■ Exercise requirements: The whole listing below should be duplicated exactly, with nothing left out.

__________________________________________________

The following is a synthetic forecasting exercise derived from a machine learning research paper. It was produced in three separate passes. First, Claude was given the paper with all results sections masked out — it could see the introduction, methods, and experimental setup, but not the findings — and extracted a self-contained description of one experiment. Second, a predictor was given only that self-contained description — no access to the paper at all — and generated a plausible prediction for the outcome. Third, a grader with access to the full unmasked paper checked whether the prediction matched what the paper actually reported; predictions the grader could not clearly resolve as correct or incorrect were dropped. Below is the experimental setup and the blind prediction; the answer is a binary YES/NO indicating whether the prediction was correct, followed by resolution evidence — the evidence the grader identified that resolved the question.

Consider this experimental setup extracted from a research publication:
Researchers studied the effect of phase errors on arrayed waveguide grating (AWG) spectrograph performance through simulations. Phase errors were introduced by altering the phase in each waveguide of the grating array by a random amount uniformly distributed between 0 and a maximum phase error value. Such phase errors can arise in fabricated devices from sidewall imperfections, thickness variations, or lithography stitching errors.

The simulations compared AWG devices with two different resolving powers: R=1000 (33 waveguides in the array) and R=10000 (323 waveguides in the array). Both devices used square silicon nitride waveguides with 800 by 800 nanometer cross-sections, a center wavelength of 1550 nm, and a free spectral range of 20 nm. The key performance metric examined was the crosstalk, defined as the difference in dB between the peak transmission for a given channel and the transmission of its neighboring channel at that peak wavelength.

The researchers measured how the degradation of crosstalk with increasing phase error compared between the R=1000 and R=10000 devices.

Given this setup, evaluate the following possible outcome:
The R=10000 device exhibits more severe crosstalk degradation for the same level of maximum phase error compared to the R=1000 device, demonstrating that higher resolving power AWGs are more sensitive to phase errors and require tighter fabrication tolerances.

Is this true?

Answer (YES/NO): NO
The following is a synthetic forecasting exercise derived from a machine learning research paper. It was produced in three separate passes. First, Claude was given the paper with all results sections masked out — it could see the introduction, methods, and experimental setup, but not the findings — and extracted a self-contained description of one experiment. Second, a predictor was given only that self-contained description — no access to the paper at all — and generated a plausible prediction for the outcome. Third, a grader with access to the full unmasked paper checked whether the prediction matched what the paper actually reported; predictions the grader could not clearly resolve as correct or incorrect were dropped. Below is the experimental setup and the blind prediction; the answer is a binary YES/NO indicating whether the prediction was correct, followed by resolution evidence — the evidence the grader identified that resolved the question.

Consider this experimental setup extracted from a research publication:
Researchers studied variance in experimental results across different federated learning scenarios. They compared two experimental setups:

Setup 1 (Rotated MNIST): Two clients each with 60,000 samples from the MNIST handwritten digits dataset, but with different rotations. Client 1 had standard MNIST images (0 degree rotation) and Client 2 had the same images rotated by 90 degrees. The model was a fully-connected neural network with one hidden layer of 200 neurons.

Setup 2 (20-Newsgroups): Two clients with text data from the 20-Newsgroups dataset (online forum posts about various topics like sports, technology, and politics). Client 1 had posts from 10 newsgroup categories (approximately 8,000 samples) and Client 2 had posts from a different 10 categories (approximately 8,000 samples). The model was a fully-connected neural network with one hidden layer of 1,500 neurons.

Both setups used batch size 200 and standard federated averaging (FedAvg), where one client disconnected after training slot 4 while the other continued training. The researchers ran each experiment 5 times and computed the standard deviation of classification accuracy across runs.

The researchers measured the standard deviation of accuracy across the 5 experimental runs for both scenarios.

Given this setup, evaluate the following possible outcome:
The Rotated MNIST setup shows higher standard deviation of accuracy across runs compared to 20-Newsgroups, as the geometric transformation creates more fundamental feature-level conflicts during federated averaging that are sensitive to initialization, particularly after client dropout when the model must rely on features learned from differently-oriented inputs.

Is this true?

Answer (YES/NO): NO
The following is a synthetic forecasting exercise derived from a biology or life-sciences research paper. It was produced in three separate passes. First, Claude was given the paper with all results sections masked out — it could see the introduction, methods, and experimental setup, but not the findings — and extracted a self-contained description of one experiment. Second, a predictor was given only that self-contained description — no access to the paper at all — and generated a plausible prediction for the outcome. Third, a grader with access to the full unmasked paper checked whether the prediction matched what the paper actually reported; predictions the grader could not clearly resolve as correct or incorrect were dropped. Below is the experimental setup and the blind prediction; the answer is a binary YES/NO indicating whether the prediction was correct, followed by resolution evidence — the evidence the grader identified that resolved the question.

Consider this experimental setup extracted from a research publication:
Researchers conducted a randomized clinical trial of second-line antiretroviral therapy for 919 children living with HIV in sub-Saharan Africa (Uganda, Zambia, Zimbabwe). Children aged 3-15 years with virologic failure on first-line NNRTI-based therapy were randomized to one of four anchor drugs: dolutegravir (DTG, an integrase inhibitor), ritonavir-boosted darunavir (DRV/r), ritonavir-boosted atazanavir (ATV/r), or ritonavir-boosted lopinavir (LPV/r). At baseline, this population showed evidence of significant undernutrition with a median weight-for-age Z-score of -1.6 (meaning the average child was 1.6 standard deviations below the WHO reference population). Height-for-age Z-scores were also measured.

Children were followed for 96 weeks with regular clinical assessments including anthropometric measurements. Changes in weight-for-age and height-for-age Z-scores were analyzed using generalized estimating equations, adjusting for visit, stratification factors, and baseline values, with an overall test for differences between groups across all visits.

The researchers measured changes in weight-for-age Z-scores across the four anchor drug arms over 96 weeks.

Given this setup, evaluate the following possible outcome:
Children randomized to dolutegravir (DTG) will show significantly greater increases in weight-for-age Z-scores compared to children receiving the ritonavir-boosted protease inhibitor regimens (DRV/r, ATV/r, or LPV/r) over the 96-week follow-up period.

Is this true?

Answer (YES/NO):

__________________________________________________

■ Response below:
The following is a synthetic forecasting exercise derived from a machine learning research paper. It was produced in three separate passes. First, Claude was given the paper with all results sections masked out — it could see the introduction, methods, and experimental setup, but not the findings — and extracted a self-contained description of one experiment. Second, a predictor was given only that self-contained description — no access to the paper at all — and generated a plausible prediction for the outcome. Third, a grader with access to the full unmasked paper checked whether the prediction matched what the paper actually reported; predictions the grader could not clearly resolve as correct or incorrect were dropped. Below is the experimental setup and the blind prediction; the answer is a binary YES/NO indicating whether the prediction was correct, followed by resolution evidence — the evidence the grader identified that resolved the question.

Consider this experimental setup extracted from a research publication:
Researchers studied the effect of phase errors on arrayed waveguide grating (AWG) spectrograph performance through simulations. Phase errors were introduced by altering the phase in each waveguide of the grating array by a random amount uniformly distributed between 0 and a maximum phase error value. Such phase errors can arise in fabricated devices from sidewall imperfections, thickness variations, or lithography stitching errors.

The simulations compared AWG devices with two different resolving powers: R=1000 (33 waveguides in the array) and R=10000 (323 waveguides in the array). Both devices used square silicon nitride waveguides with 800 by 800 nanometer cross-sections, a center wavelength of 1550 nm, and a free spectral range of 20 nm. The key performance metric examined was the crosstalk, defined as the difference in dB between the peak transmission for a given channel and the transmission of its neighboring channel at that peak wavelength.

The researchers measured how the degradation of crosstalk with increasing phase error compared between the R=1000 and R=10000 devices.

Given this setup, evaluate the following possible outcome:
The R=10000 device exhibits more severe crosstalk degradation for the same level of maximum phase error compared to the R=1000 device, demonstrating that higher resolving power AWGs are more sensitive to phase errors and require tighter fabrication tolerances.

Is this true?

Answer (YES/NO): NO
The following is a synthetic forecasting exercise derived from a machine learning research paper. It was produced in three separate passes. First, Claude was given the paper with all results sections masked out — it could see the introduction, methods, and experimental setup, but not the findings — and extracted a self-contained description of one experiment. Second, a predictor was given only that self-contained description — no access to the paper at all — and generated a plausible prediction for the outcome. Third, a grader with access to the full unmasked paper checked whether the prediction matched what the paper actually reported; predictions the grader could not clearly resolve as correct or incorrect were dropped. Below is the experimental setup and the blind prediction; the answer is a binary YES/NO indicating whether the prediction was correct, followed by resolution evidence — the evidence the grader identified that resolved the question.

Consider this experimental setup extracted from a research publication:
Researchers studied variance in experimental results across different federated learning scenarios. They compared two experimental setups:

Setup 1 (Rotated MNIST): Two clients each with 60,000 samples from the MNIST handwritten digits dataset, but with different rotations. Client 1 had standard MNIST images (0 degree rotation) and Client 2 had the same images rotated by 90 degrees. The model was a fully-connected neural network with one hidden layer of 200 neurons.

Setup 2 (20-Newsgroups): Two clients with text data from the 20-Newsgroups dataset (online forum posts about various topics like sports, technology, and politics). Client 1 had posts from 10 newsgroup categories (approximately 8,000 samples) and Client 2 had posts from a different 10 categories (approximately 8,000 samples). The model was a fully-connected neural network with one hidden layer of 1,500 neurons.

Both setups used batch size 200 and standard federated averaging (FedAvg), where one client disconnected after training slot 4 while the other continued training. The researchers ran each experiment 5 times and computed the standard deviation of classification accuracy across runs.

The researchers measured the standard deviation of accuracy across the 5 experimental runs for both scenarios.

Given this setup, evaluate the following possible outcome:
The Rotated MNIST setup shows higher standard deviation of accuracy across runs compared to 20-Newsgroups, as the geometric transformation creates more fundamental feature-level conflicts during federated averaging that are sensitive to initialization, particularly after client dropout when the model must rely on features learned from differently-oriented inputs.

Is this true?

Answer (YES/NO): NO
The following is a synthetic forecasting exercise derived from a biology or life-sciences research paper. It was produced in three separate passes. First, Claude was given the paper with all results sections masked out — it could see the introduction, methods, and experimental setup, but not the findings — and extracted a self-contained description of one experiment. Second, a predictor was given only that self-contained description — no access to the paper at all — and generated a plausible prediction for the outcome. Third, a grader with access to the full unmasked paper checked whether the prediction matched what the paper actually reported; predictions the grader could not clearly resolve as correct or incorrect were dropped. Below is the experimental setup and the blind prediction; the answer is a binary YES/NO indicating whether the prediction was correct, followed by resolution evidence — the evidence the grader identified that resolved the question.

Consider this experimental setup extracted from a research publication:
Researchers conducted a randomized clinical trial of second-line antiretroviral therapy for 919 children living with HIV in sub-Saharan Africa (Uganda, Zambia, Zimbabwe). Children aged 3-15 years with virologic failure on first-line NNRTI-based therapy were randomized to one of four anchor drugs: dolutegravir (DTG, an integrase inhibitor), ritonavir-boosted darunavir (DRV/r), ritonavir-boosted atazanavir (ATV/r), or ritonavir-boosted lopinavir (LPV/r). At baseline, this population showed evidence of significant undernutrition with a median weight-for-age Z-score of -1.6 (meaning the average child was 1.6 standard deviations below the WHO reference population). Height-for-age Z-scores were also measured.

Children were followed for 96 weeks with regular clinical assessments including anthropometric measurements. Changes in weight-for-age and height-for-age Z-scores were analyzed using generalized estimating equations, adjusting for visit, stratification factors, and baseline values, with an overall test for differences between groups across all visits.

The researchers measured changes in weight-for-age Z-scores across the four anchor drug arms over 96 weeks.

Given this setup, evaluate the following possible outcome:
Children randomized to dolutegravir (DTG) will show significantly greater increases in weight-for-age Z-scores compared to children receiving the ritonavir-boosted protease inhibitor regimens (DRV/r, ATV/r, or LPV/r) over the 96-week follow-up period.

Is this true?

Answer (YES/NO):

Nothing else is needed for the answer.